7.5 Dependency and install constraints (Sparkless → robin backend)¶
When Sparkless is used with backend_type="robin" (e.g. SparkSession.builder.config("spark.sparkless.backend", "robin").getOrCreate() or SPARKLESS_BACKEND=robin), it must be able to call the robin-sparkless Rust crate via FFI. The exact packaging of those bindings (e.g., a Python wheel maintained in the Sparkless repo) is intentionally left out-of-tree:
- Rust dependency: Sparkless (or a companion binding crate) depends on the
robin-sparklesscrate from crates.io and exposes a thin FFI surface. - Python-facing package (optional, out-of-tree): If Sparkless wants to offer a
sparkless[robin]extra, that extra would depend on a separately maintained Python package that wraps the Rust crate via FFI. That package is not built or published from this repository.
If the FFI bindings are not available and the user selects the robin backend, BackendFactory.create_materializer("robin") should surface a clear error explaining how to enable the robin backend (for example, by installing the appropriate extra in the Sparkless project).
8. Related Documentation¶
- README.md – Project overview and Sparkless integration goal
- ROADMAP.md – Development roadmap including integration phases
- PARITY_STATUS.md – Parity matrix and Sparkless test conversion
- TEST_CREATION_GUIDE.md – How to add parity tests; §7 covers Sparkless fixture conversion
- SPARKLESS_REFACTOR_PLAN.md – Refactor plan for Sparkless to prepare for a robin-sparkless backend (serializable logical plan, phased approach)

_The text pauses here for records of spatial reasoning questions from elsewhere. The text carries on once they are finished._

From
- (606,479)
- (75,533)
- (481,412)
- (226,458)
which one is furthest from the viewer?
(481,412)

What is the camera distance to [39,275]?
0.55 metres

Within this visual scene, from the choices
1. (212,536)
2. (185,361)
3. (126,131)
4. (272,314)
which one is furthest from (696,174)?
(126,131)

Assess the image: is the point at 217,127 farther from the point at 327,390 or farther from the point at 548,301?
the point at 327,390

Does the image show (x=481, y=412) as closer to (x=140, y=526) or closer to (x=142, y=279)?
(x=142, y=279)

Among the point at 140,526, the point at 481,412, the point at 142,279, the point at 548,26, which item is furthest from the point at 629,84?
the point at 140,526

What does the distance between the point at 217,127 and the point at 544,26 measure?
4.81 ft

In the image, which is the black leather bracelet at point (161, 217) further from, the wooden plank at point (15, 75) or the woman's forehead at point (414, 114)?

- READINESS_FOR_SPARKLESS_PLAN.md – What robin-sparkless can do in parallel (plan interpreter, expression interpreter, fixture tests, API extensions) to prepare for the post-refactor merge
9. Summary¶
| Goal | Action |
|---|---|
| Replace Sparkless backend | Robin-sparkless implements the same operations as PolarsOperationExecutor and PolarsExpressionTranslator |
| Learn structure | Adopt service-style modules, protocol/trait-based backends, centralized column resolution |
| Convert tests | Build fixture converter; reuse Sparkless expected_outputs; run robin-sparkless parity on converted fixtures |
| Function coverage | Use PYSPARK_FUNCTION_MATRIX.md; prioritize aggregates, string, datetime, window |
Robin-sparkless is well-positioned as the Rust engine. The main gaps are windows and broad function coverage (joins ✅ implemented). Aligning fixture formats and converting Sparkless tests will accelerate parity and ensure both projects stay consistent.